# [Texto fornecido]

§

A Era da Transcendência

Como tudo na vida, as modas são efémeras. Hoje, continuando uma tendência que já tem alguns anos, é usual ‘sacar’ um texto a partir de uma qualquer teoria rabiscada num qualquer site de definições e informações desse maravilhoso mundo que é a Internet. Essa é uma tendência que eu segui e que continuo a seguir, mesmo sabendo que tal introdução possa servir apenas o propósito de elevar uma perspectiva e não o todo. É, então, de difícil compreensão, tal é a linha ténue entre as duas. Elevar o todo ou uma só parte pode ser melhor entendido quando se assiste, ou participa, numa discussão. E elas são aos magotes. Em futebol então já assistimos a várias eras de discussões. Do século passado, por exemplo, persiste uma que vai sofrendo algumas metamorfoses: Jogo bonito vs. Jogo resultadista, é, também por exemplo, tão fútil como a Era do Modelo vs. Era da Estratégia. Isto porque, meus caros, não pode haver uma sem a outra.

§

# [Enunciado]
Copie na íntegra o texto fornecido, sem alterar uma única palavra ou sinal. O material que se segue não tem qualquer papel nisto.

# [Excerto de dados]
§

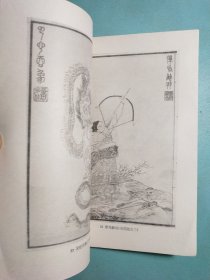 中国画家丛书:萧云从 1版1印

§

# [Resposta]
A Era da Transcendência

Como tudo na vida, as modas são efémeras. Hoje, continuando uma tendência que já tem alguns anos, é usual ‘sacar’ um texto a partir de uma qualquer teoria rabiscada num qualquer site de definições e informações desse maravilhoso mundo que é a Internet. Essa é uma tendência que eu segui e que continuo a seguir, mesmo sabendo que tal introdução possa servir apenas o propósito de elevar uma perspectiva e não o todo. É, então, de difícil compreensão, tal é a linha ténue entre as duas. Elevar o todo ou uma só parte pode ser melhor entendido quando se assiste, ou participa, numa discussão. E elas são aos magotes. Em futebol então já assistimos a várias eras de discussões. Do século passado, por exemplo, persiste uma que vai sofrendo algumas metamorfoses: Jogo bonito vs. Jogo resultadista, é, também por exemplo, tão fútil como a Era do Modelo vs. Era da Estratégia. Isto porque, meus caros, não pode haver uma sem a outra.